As a related example of this mission of outreach, SCMS is presenting The Concert Truck, a 16-foot box truck that opens to become a mobile concert hall, complete with piano, lighting and a sound system. The Concert Truck began playing free concerts in various parks and neighborhoods around the region on June 23 and will continue until July 2, as a kind of prelude to the Summer Festival. Ehnes, an internationally renowned violinist — Gramophone named him artist of the year last fall — will be among the musicians performing in The Concert Truck concerts.
Already since last fall, the center has been hosting a series of artist residencies that are planned to keep chamber music going throughout the year, filling the gap between festivals. These spotlight musicians in recital in the Living Room. “It’s the most accessible recital format we can create,” Holloway said. “This is the kind of space Schubert was writing his chamber music for. Listeners can hang out and socialize afterwards, with no barrier between musician and audience.”
Changing displays of paintings by local artists adorn the walls. Some longtime patrons might recognize a familiar echo from Saks’ concert grand, the center’s main piano. This is the same instrument that was used for countless rehearsals when her home in Madison Park provided the main gathering place for the musicians.

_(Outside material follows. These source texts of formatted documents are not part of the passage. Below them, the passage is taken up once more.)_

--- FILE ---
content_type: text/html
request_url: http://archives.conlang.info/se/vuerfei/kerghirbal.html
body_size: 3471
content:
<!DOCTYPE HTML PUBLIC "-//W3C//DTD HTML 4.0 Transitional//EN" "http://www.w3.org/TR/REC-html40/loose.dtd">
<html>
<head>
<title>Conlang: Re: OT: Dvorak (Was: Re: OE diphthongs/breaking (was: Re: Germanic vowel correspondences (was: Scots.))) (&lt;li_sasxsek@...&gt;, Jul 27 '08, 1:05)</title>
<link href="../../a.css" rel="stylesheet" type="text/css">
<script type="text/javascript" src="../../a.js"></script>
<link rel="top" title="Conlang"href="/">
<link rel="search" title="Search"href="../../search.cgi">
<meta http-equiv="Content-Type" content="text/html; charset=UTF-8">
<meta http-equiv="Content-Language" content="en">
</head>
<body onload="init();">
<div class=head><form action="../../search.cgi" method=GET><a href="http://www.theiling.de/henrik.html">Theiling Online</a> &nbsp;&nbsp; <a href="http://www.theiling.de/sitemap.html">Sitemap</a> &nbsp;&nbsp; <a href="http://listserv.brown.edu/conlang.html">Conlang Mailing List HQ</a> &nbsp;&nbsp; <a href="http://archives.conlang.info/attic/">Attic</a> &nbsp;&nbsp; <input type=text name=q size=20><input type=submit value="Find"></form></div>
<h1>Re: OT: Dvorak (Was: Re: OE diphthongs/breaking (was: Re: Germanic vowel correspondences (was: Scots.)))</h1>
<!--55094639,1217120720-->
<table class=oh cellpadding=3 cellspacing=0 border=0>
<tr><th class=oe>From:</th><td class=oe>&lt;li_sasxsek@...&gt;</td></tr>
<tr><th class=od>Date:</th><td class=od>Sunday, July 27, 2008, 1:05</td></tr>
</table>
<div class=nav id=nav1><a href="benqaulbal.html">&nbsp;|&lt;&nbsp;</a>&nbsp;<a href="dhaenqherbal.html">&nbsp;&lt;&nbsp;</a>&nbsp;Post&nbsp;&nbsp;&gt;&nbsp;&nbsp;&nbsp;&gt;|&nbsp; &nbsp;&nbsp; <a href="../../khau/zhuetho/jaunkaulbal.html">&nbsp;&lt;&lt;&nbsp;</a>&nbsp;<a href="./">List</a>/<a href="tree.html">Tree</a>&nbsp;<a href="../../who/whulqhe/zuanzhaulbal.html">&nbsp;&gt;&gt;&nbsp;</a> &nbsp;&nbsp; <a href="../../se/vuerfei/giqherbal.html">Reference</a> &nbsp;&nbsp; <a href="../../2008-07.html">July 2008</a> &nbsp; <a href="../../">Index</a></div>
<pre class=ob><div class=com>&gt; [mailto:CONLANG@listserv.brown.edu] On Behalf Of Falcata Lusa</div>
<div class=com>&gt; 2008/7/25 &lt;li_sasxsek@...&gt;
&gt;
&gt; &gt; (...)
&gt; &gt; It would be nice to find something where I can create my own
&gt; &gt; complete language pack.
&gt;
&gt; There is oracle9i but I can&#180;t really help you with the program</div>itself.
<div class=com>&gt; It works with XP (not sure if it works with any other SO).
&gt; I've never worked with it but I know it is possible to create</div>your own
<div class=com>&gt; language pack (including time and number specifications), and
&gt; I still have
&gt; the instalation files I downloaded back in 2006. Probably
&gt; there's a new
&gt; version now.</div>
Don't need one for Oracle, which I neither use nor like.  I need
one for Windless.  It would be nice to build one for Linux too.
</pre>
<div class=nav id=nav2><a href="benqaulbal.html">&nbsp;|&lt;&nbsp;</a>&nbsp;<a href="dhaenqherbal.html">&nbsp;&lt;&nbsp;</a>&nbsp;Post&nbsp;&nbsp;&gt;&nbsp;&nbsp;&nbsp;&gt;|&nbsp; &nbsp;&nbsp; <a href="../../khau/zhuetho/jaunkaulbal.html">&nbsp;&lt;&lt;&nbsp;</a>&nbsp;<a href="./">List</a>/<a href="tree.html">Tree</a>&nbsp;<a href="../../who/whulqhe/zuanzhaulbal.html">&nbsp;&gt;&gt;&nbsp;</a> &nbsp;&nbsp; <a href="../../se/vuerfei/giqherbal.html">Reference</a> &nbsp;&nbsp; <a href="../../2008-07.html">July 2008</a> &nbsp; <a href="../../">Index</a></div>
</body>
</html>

The center also presents lecture-demonstrations, master classes and sight-reading parties where music lovers can bring along their instrument to read through a given piece with SCMS guest artists who are passing through Seattle. There are no coming dates set yet for those.
And the center will be home base for SCMS’ first Music Academy, which launches this fall. Following a competitive application process, “some of Seattle’s most talented young musicians will be coached by our visiting artists to perform in the community,” Holloway said.